Getting an account on TACC

- Go to the TACC Portal Account Request Page, click through the various pages, and then fill out the form. For those of you affiliated with the IRC, it is listed under "Office of Research" in the UT Department menu.

- It will take about 24 hours for your account to be activated. Once it has been activated, email Russ to let him know and he will have your account linked to the Poldracklab resources.

- More information for new users on the TACC website here.

Your TACC preferences

Once you ssh onto the poldracklab login node at lonestar (ssh <user>@poldrack.lonestar.tacc.utexas.edu), you should first change your login shell to /bin/bash, which is the shell that we support for our lab. (if you insist on using csh you will be on your own in terms of configuration). Change the shell as follows:


login4$ /usr/local/bin/chsh
Changing shell for poldrack.
Password: <enter your password here>
New shell [/bin/tcsh]: /bin/bash
Shell changed.


once you have done this, you should edit your ~/.profile_user file, adding the following line:

. /work/01329/poldrack/software_lonestar/profile_poldracklab

This will set all the paths you need for FSL, Freesurfer etc, as well as properly setting your umask (which by default is overly restrictive).

You can also add aliases and other paths/preference to your ~/.profile_user at your discretion.

NOTE: Whenever you make changes to your startup scripts, it is always a good idea to test them using a different terminal window before you log out of the window in which you are editing. That way, in the unlikely event that there is a problem with the startup file that prevents you from logging in, you can fix it and try again rather than being locked out.

Some ground rules for using TACC

Using TACC is unlike most other systems that you may have used. All serious computing must be done using a grid computing model, rather than interactively. This takes some time to get used to, but once you learn to deal with it you will find it to greatly increase your productivity for large analysis jobs.

The cluster that we are currently using for our work is Lonestar. To access it, ssh to poldrack.lonestar.tacc.utexas.edu - this is a private login node that is only available to members of our lab. In general, you should try not to run any computationally intensive jobs on the login node. Instead, all jobs should be submitted to the grid using the launch script. There are two ways to do this, which depend on the kind of job you are running.

Individual commands

To run a single individual command, simply type

launch <command> -j <projectname>

This will submit the job to the grid; you can watch its status using the qstat command.

Multiple independent commands

If you have a large number of jobs to run that are independent of one another (e.g, motion correction on a large number of subjects) then you can use the launch command to run them in parallel:

launch -s <script to run>  -j <projectname>

the script to be run should contain a single command on each line. These commands MUST be independent of one another, since several of them will be executed in parallel.

In either case, the launch script an output file that contains any output from the job, which will be called launch.o<ID> where <ID> is the job number of the grid job (unless you set the job name as described below, in which case it will be <jobname>.o<ID>)

Options for launch script

There are several important options for the launch script that may be helpful for you.

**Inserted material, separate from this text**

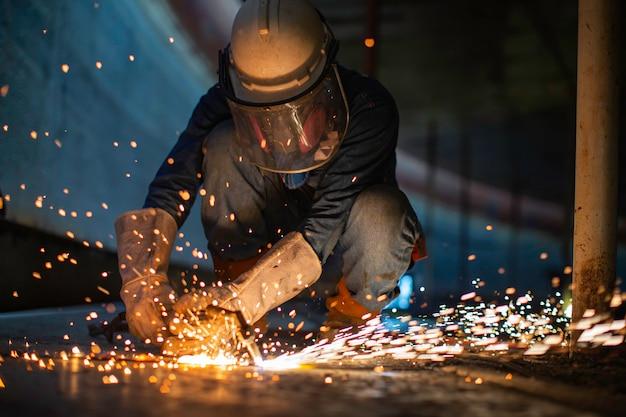 Mannelijke werknemer metaalsnijdende vonk op tankbodem stalen plaat met flits van snijlicht close-up, draag beschermende handschoenen en masker in de zijruimte.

-r RUNTIME - this specifies the maximum runtime for the job, in hours:mins:secs (e.g., 10:00:00 for 10 hours). The default is one hour; it is best to set this number as small as possible while still being long enough for your job to finish, because longer jobs will wait in the queue for longer before starting.

-p NCORES - this is the number of cores that will be used for the job. it automatically estimated by the launch script; for a single command it is 12 (because it must be a multiple of 12), whereas for a script it is the number of commands in the script (unless it exceeds the maximum # of cores, which is currently 2052).

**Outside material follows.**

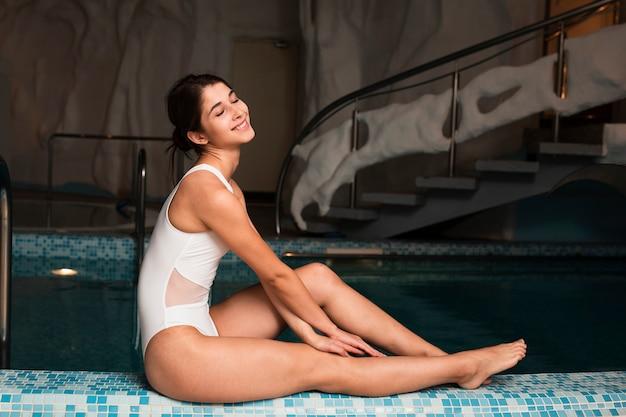 Mulher elegante posando junto à piscina no spa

-e PARENV- this the name of the parallel environment, which basically determines how many cores on each processor one wants to use. the default is 12way, which means that you will use all of the cores on the chip. The only time one needs to modify this is when you have a job that needs more than 2GB of memory; in that case, you should reduce the number of cores to 6way, 2way, or 1 way (which will give you 4 GB, 12GB, or 24 GB of RAM respectively, minus a small amount for the OS).

-n JOBNAME - this lets you provide a name for your job, which will be used for the naming of the automatically generated qsub script and output files.

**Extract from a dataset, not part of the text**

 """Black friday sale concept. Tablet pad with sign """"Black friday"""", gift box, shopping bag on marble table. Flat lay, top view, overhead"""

-j PROJNAME - each user needs access to a project that provides an allocation of time on the cluster. You can find out which projects you are associated with by going to http://portal.tacc.utexas.edu and checking under allocations.

-q QUEUE - in general one should leave this as the default (which is "serial" for single jobs and "normal" for parallel jobs)

-m EMAIL - you can specify an email address here that will receive messages when you job starts and finishes.

-k - set this to keep the qsub file (which is deleted by default)

Overriding default settings

If there are settings that you would like to always be set, you can add them to ~/.launch_user, which will be read whenever you run the launch script. Each command should be on a separate line:

-m joe@gmail.com
-j myProjectName

Using the grid with data from corral

TACC has asked that we please do not run grid jobs using the Corral directories. Although Corral is mounted to Lonestar, it is not part of the parallel file system on Lonestar. To use data from Corral, we should cp or rsync (rsync -tvr has been suggested) the data needed at the beginning of the job to your $SCRATCH directory, and then copy the results back to Corral at the end of the job.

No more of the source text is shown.